Agricultural output in 2005.

Many governments have subsidized agriculture to ensure an adequate food supply. These agricultural subsidies are often linked to the production of certain commodities such as wheat, corn (maize), rice, soybeans, and milk. These subsidies, especially when instituted by developed countries have been noted as protectionist, inefficient, and environmentally damaging.[9] In the past century agriculture has been characterized by enhanced productivity, the use of synthetic fertilizers and pesticides, selective breeding, mechanization, water contamination, and farm subsidies. Proponents of organic farming such as Sir Albert Howard argued in the early 1900s that the overuse of pesticides and synthetic fertilizers damages the long-term fertility of the soil. While this feeling lay dormant for decades, as environmental awareness has increased in the 2000s there has been a movement towards sustainable agriculture by some farmers, consumers, and policymakers. In recent years there has been a backlash against perceived external environmental effects of mainstream agriculture, particularly regarding water pollution,[10] resulting in the organic movement. One of the major forces behind this movement has been the European Union, which first certified organic food in 1991 and began reform of its Common Agricultural Policy (CAP) in 2005 to phase out commodity-linked farm subsidies,[11] also known as decoupling. The growth of organic farming has renewed research in alternative technologies such as integrated pest management and selective breeding. Recent mainstream technological developments include genetically modified food.
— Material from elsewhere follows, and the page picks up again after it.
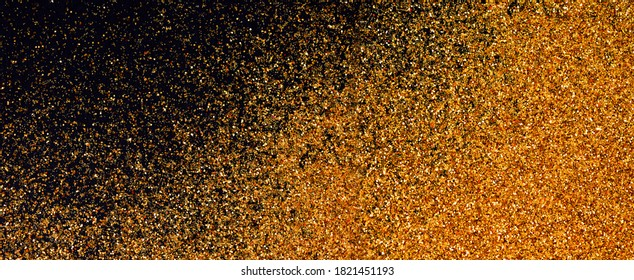 Luxury shiny glitter texture background gold and black. Golden glow surface gradient backdrop. Color glistering dust.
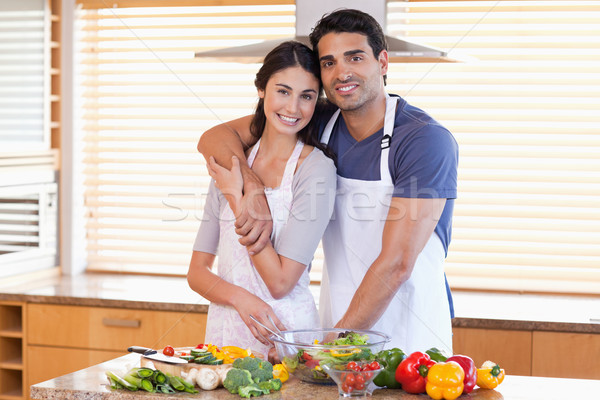 Charming young couple posing in their kitchen Stock photo © wavebreak_media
As of late 2007, several factors have pushed up the price of grain used to feed poultry and dairy cows and other cattle, causing higher prices of wheat (up 58%), soybean (up 32%), and maize (up 11%) over the year.[12][13] Food riots have recently taken place in many countries across the world.[14][15][16] An epidemic of stem rust on wheat caused by race Ug99 is currently spreading across Africa and into Asia and is causing major concern.[17][18][19] Approximately 40% of the world's agricultural land is seriously degraded.[20] In Africa, if current trends of soil degradation continue, the continent might be able to feed just 25% of its population by 2025, according to UNU's Ghana-based Institute for Natural Resources in Africa.[21]

History

A Sumerian harvester's sickle made from baked clay (ca. 3000 BC).

Since its development roughly 10,000 years ago,[22] agriculture has expanded vastly in geographical coverage and yields. Throughout this expansion, new technologies and new crops were integrated. Agricultural practices such as irrigation, crop rotation, fertilizers, and pesticides were developed long ago, but have made great strides in the past century. The history of agriculture has played a major role in human history, as agricultural progress has been a crucial factor in worldwide socio-economic change. Wealth-concentration and militaristic specializations rarely seen in hunter-gatherer cultures are commonplace in societies which practice agriculture. So, too, are arts such as epic literature and monumental architecture, as well as codified legal systems. When farmers became capable of producing food beyond the needs of their own families, others in their society were freed to devote themselves to projects other than food acquisition. Historians and anthropologists have long argued that the development of agriculture made civilization possible.

Ancient origins

The Fertile Crescent of Western Asia, Egypt, and India were sites of the earliest planned sowing and harvesting of plants that had previously been gathered in the wild. Independent development of agriculture occurred in northern and southern China, Africa's Sahel, New Guinea and several regions of the Americas. The eight so-called Neolithic founder crops of agriculture appear: first emmer wheat and einkorn wheat, then hulled barley, peas, lentils, bitter vetch, chick peas and flax.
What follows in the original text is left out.